Having decided we do want to contact or be contacted by alien life, we have to multiply our remaining 8 million intelligent life forms by 5%, the fraction I estimate will have developed the technological capability to communicate. But if our intelligent aliens existed only during the time of the dinosaurs on Earth, it’s not much good to us, so we must also multiply by 0.001% to get to the proportion which coincide in time with us. This leaves us with an estimate of four intelligent alien civilisations in our galaxy with the means to communicate and overlapping in time with humans.

Nevertheless there remains a very big problem. Communicating across the galaxy is challenging. The Voyager 1 spacecraft, which is carrying a recording of greetings from Earth in different languages, has been travelling through the solar system since the 1970s and has only just made it into deep space. To get to our nearest neighbouring star, Proxima Centauri, would take it 76,000 years.

Even if we were able to develop technology to allow us to travel at the speed of light, which we are nowhere near doing, the journey would take 4.2 years, and most other stars are much further away. If one of our four alien civilisations is on the other side of the galaxy then it would take millions of years just for electromagnetic signals to travel that distance, and by then they may be too weak to be detectable. 

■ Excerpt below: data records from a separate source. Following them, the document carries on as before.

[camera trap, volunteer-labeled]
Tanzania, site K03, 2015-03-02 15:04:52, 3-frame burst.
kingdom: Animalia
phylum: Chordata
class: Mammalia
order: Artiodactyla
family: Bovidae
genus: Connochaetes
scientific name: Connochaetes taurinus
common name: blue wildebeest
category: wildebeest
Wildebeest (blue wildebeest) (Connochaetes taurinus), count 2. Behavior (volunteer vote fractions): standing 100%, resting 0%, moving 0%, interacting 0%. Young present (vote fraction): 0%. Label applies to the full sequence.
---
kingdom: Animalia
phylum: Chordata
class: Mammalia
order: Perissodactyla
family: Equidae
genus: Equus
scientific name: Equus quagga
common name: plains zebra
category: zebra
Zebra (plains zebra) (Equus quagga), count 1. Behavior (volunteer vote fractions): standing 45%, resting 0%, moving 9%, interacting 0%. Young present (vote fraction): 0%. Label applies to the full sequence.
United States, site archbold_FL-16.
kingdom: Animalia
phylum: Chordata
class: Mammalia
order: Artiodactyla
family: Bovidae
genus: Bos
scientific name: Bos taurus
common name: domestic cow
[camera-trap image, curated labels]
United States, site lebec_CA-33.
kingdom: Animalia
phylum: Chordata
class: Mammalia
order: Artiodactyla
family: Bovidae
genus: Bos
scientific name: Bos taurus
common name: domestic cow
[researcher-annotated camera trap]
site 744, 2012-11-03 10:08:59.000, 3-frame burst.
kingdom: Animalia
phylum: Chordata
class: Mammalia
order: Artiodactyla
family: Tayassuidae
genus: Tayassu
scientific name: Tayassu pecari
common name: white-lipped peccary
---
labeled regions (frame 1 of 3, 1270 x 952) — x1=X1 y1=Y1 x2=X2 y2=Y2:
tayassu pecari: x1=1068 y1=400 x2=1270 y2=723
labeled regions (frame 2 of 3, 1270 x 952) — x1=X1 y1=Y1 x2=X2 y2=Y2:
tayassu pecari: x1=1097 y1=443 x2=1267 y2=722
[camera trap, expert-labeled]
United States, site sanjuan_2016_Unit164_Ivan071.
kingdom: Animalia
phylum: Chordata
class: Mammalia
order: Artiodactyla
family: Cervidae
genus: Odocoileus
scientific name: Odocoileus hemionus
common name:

The notion that we constitute the only little spike of life in the universe is a lonely one, and humans seem to have a natural urge to want there to be other life out there. Perhaps we can take comfort from the likelihood that there are all sorts of weird and wonderful other life forms out there. However the way the maths stacks up, those who like a flutter are probably better off backing horses of the traditional rather than the extra-terrestrial variety.